**Raw records**
++++++++

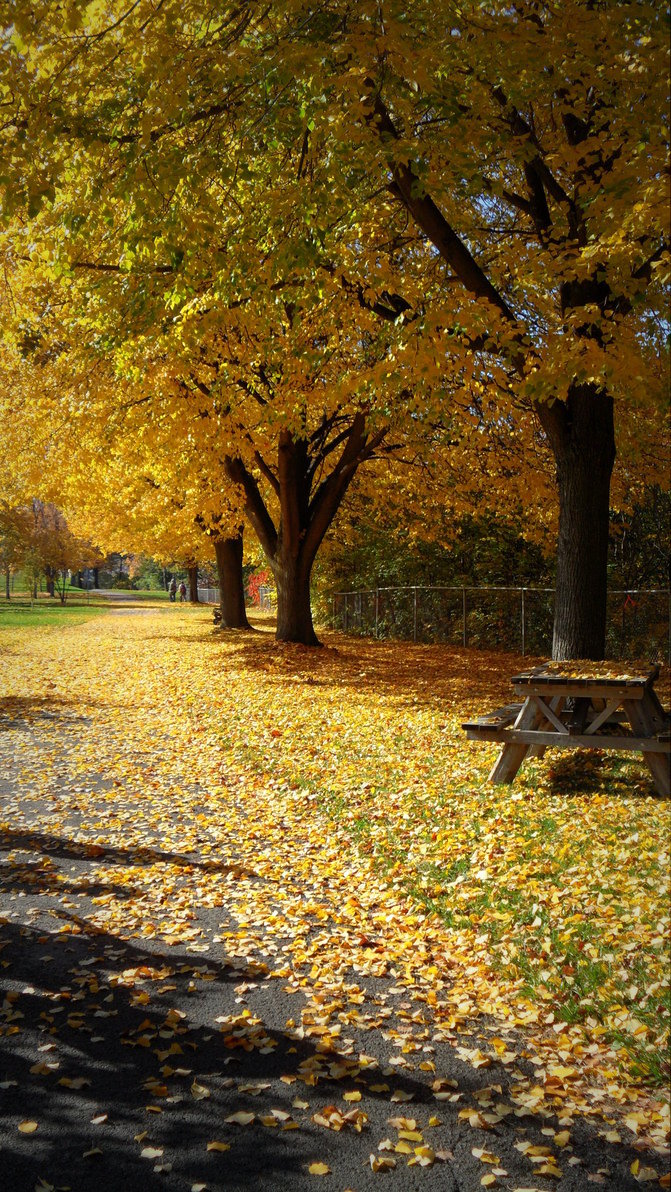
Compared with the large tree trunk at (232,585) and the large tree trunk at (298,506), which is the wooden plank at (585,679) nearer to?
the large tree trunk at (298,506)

++++++++

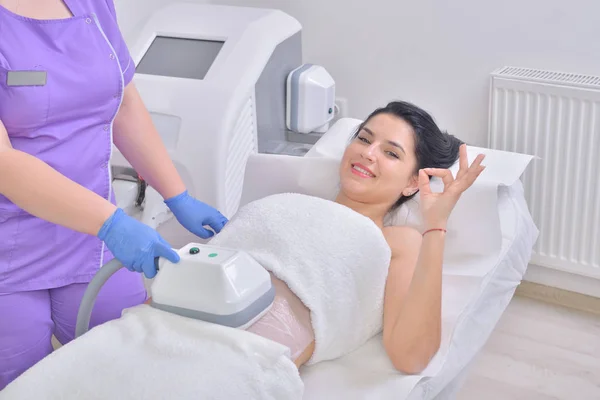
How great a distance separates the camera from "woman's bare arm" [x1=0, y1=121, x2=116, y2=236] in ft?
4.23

++++++++

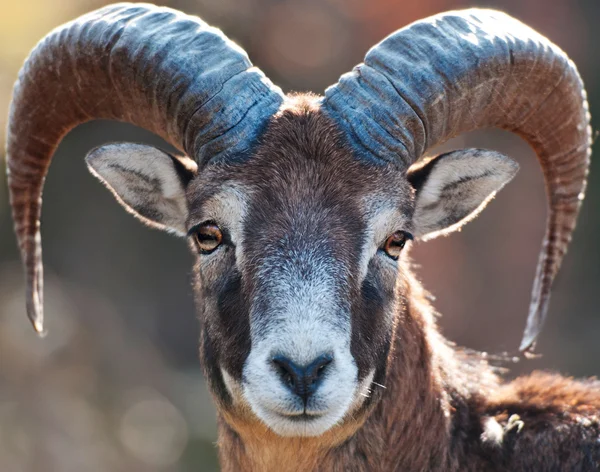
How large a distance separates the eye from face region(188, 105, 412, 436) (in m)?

++++++++

**Goal of the exercise**
Pull out each line of the items above that contains the word "large", and copy every such line in full.

**Result for this task**
Compared with the large tree trunk at (232,585) and the large tree trunk at (298,506), which is the wooden plank at (585,679) nearer to?
the large tree trunk at (298,506)
How large a distance separates the eye from face region(188, 105, 412, 436) (in m)?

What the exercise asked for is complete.